In Beirut, Lina is placed under the care of her father Nabil (Majdi Machmouchi) who works for a big pharma company, and is prescribed a new generation antidepressant called Xapa. Soon afterwards she starts experiencing additional severe symptoms including psychosis, paranoid delusions and confabulation. In an attempt to ground herself in reality, Lina revisits her memories of her deceased mother Farah (Hassiba Freiha), which suggest that her mental health issues stem from trauma linked to her mother.

Lina is visited by an unnamed reporter (Youssef Boulos) who is investigating the effects of Xapa, sold illegally, and abused recreationally under the street name "Joy". She begins to question the motives and distrusts everyone, including the reporter, her father, and her nanny Gita (Josyane Boulos). She also questions whether her symptoms are the result of her preexisting condition, or side effects of Xapa.

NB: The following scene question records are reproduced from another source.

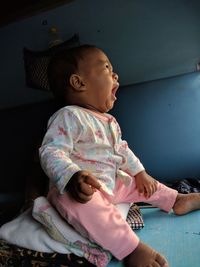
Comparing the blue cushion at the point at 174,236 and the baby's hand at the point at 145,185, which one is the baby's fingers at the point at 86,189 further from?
the baby's hand at the point at 145,185

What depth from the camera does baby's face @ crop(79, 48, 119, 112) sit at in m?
1.00

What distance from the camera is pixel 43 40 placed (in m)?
1.46

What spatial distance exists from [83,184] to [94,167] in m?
0.19

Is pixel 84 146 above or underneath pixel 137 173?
above

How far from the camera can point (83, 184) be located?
729mm

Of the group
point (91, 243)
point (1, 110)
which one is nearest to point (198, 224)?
point (91, 243)

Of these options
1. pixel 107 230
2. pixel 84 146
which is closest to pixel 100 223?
pixel 107 230

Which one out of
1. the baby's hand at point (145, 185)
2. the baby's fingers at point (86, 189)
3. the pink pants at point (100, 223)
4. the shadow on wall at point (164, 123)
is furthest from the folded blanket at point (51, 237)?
the shadow on wall at point (164, 123)

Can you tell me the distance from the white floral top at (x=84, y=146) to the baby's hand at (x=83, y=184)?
→ 33mm

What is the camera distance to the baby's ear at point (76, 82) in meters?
0.99

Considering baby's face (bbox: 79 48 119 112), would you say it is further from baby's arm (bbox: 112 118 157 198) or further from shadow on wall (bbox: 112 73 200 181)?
shadow on wall (bbox: 112 73 200 181)

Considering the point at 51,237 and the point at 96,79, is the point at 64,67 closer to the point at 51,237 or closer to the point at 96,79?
the point at 96,79

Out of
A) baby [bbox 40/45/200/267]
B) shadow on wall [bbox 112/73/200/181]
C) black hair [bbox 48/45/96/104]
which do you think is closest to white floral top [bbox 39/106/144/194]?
baby [bbox 40/45/200/267]

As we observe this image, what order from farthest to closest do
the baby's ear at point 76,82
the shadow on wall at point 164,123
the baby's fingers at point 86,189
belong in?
1. the shadow on wall at point 164,123
2. the baby's ear at point 76,82
3. the baby's fingers at point 86,189
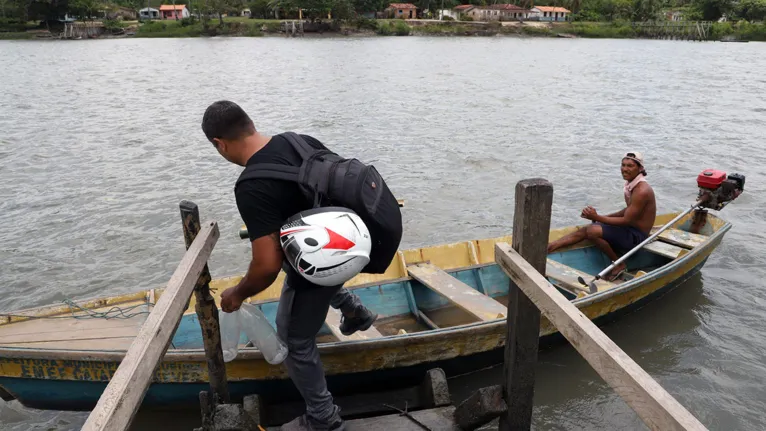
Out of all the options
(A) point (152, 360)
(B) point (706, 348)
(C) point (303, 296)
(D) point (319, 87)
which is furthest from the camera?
(D) point (319, 87)

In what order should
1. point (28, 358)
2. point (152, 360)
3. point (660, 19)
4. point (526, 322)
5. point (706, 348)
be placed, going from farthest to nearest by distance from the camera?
point (660, 19)
point (706, 348)
point (28, 358)
point (526, 322)
point (152, 360)

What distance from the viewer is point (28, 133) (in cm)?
1906

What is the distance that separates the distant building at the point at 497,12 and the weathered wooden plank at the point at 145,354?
354 feet

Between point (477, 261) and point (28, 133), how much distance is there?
706 inches

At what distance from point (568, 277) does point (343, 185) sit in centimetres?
464

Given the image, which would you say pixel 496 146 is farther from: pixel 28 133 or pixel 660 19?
pixel 660 19

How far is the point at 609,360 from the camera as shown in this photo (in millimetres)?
2713

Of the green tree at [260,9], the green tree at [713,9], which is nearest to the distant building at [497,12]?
the green tree at [713,9]

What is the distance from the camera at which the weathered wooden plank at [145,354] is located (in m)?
2.39

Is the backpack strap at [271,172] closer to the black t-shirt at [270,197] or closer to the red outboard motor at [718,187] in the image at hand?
the black t-shirt at [270,197]

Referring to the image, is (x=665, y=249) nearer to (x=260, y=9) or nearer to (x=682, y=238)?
(x=682, y=238)

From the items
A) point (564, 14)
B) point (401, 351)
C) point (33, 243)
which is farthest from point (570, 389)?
point (564, 14)

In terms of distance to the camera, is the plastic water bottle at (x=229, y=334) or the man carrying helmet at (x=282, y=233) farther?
the plastic water bottle at (x=229, y=334)

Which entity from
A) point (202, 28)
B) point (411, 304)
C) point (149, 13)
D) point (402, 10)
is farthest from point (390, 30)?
point (411, 304)
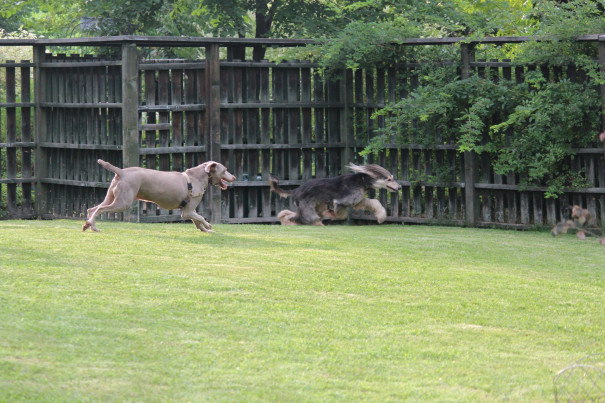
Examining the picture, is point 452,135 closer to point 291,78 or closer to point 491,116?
point 491,116

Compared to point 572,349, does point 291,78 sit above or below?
above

Lina eventually resorts to Dr Salam (Pierrette Katrib) who prescribes non-pharmacological and adjuvant therapies that alleviate her symptoms and restore her inner peace.

==Cast==
- Stephanie Atala, as Lina Nasser
- Majdi Machmouchi, as Nabil Nasser
- Nader Abd Elhay, as Sami
- Youssef Boulos, as The Reporter
- Walid El-Alayli, as Phar-EMENA CEO
- Assaad Rechdan, as Dr. Maalouf
- Hassiba Freiha, as Farah Nasser
- Pierette Katrib, as Dr. Salam
- Josyane Boulos, as Gita
- Janah Fakhoury, as Janah

== Production ==

=== Screenplay and inspiration ===
Emirati writer and director Hassiba Freiha wrote the screenplay in 2018. The script explores the stigma of mental illness, and the limitations of pharmacological treatment. Kenton and Freiha were inspired by their own experience, and the experiences of their entourage with mental health. Freiha cites American developmental psychologist Bruce Lipton’s The Biology of Belief and Katinka Blackford’s The Pill That Steals Lives as resources that helped get a better understanding of behavioral and mental health sciences. In her story, Freiha explores the role of epigenetics, and inherited trauma, on the mental health of subsequent generations.

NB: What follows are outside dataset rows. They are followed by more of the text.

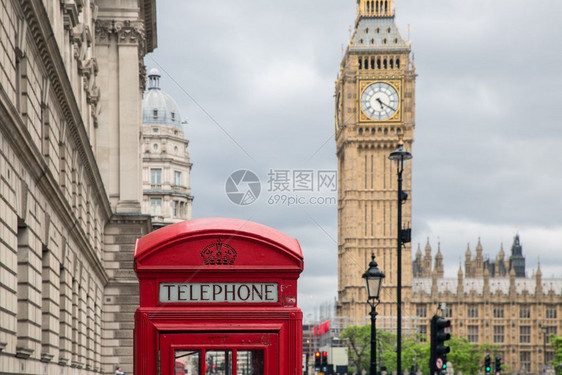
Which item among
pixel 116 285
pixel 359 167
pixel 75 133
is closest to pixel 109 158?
pixel 116 285

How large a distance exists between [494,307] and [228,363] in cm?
13997

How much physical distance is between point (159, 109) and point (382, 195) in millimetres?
31020

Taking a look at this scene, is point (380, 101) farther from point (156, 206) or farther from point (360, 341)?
point (156, 206)

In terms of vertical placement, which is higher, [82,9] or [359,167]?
[359,167]

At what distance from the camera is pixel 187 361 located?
1140 cm

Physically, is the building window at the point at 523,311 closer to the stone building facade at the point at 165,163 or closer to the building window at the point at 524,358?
the building window at the point at 524,358

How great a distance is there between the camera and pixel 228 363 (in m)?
11.2

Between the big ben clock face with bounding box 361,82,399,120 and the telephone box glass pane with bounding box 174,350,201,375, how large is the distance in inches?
4785

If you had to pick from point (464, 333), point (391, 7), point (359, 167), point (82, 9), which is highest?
point (391, 7)

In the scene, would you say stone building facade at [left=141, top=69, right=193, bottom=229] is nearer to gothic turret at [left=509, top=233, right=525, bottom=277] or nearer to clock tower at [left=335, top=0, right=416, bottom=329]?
clock tower at [left=335, top=0, right=416, bottom=329]

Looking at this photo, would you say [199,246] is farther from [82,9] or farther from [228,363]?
[82,9]

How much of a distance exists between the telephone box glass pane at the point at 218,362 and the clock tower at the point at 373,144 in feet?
395

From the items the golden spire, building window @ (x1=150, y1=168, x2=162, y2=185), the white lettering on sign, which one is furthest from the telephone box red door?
the golden spire

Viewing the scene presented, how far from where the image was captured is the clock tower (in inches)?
5207
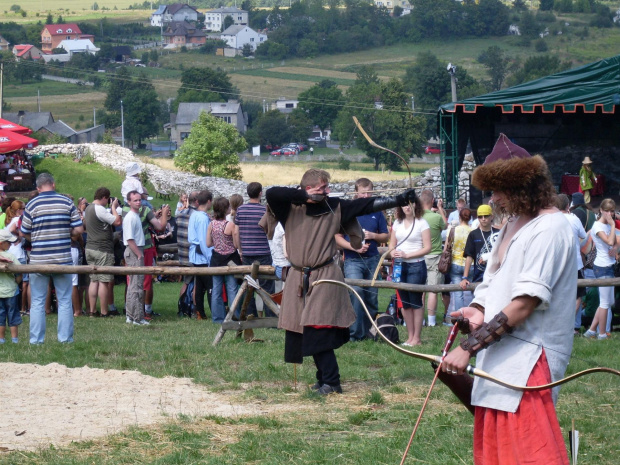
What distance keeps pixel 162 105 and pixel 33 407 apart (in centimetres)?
11250

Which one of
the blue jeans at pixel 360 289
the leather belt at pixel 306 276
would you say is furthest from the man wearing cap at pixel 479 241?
the leather belt at pixel 306 276

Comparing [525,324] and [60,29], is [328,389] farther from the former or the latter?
[60,29]

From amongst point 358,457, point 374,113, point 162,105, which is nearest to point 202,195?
point 358,457

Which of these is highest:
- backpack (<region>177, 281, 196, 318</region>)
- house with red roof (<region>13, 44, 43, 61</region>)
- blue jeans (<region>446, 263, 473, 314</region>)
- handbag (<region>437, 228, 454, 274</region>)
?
house with red roof (<region>13, 44, 43, 61</region>)

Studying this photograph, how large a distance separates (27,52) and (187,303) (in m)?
148

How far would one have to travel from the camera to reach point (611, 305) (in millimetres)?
10383

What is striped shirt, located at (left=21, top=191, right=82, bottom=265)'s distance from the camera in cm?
944

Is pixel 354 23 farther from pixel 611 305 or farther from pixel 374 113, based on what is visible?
pixel 611 305

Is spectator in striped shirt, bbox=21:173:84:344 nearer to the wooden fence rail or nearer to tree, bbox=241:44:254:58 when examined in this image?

The script is in Arabic and English, and is set in modern Lebanon. Freiha chose the language mix and location based on her real life experience, being of Lebanese-American descent, and to depict the complex multicultural Lebanese society that is simultaneously very Westernized and traditionally-inclined. The story also portrays the experience of the Lebanese who are conflicted on whether to seek study and work opportunities abroad or to stay in their homeland. Freiha and Kenton sought to make Farah's characters relatable, and to avoid the bleakness that accompanies emotionally charged psychological thrillers that deal with mental health. According to the couple, it was important to make the movie palatable to the general population, and to start a conversation about a holistic approach to the treatment of mental illnesses that doesn’t only focus on treating symptoms.

=== Filming ===
Farah was directed by Emirati-British couple Hassiba Freiha and Kenton Oxley, it was shot in Lebanon between 2019 and 2020, at the height of the COVID-19 pandemic. The first day of filming coincided with the beginning of the 2019 Lebanese protests. These delayed filming and release. Freiha commented on the mental health effects of the pandemic:

I just think that people would not have had that much discussion on mental health awareness if it wasn't for Covid. It’s made everyone more open to the subject, because show me anyone who wouldn’t have some kind of mental impact from all of that? I don't think this film could be any more needed, or more relevant, at this point.

=== Music ===
The musical score was composed by London-based producer and composer Aidan Lavelle. The film’s theme score, Try to Remember, is performed by British pop star and mental health advocate Boy George and Stephanie Atala.

== Accolades ==
Farah garnered favorable reviews and won the Special 10th Anniversary Award for Best Feature Film at the 2022 New York’s Chelsea Film Festival, Best Feature Film award at the Lebanese Independent Film Festival. At the Alexandria Mediterranean Film Festival, the movie won the Best Arabic Film award and the Mahmoud Abdel Aziz Best Art Direction prize, awarded to Musa Baydoun and Nizar Nassar. The film also won the Best Feature Film Award at the Lebanese Film Festival Canada. Critics also praised the performances of emerging actors Atala and Boulos.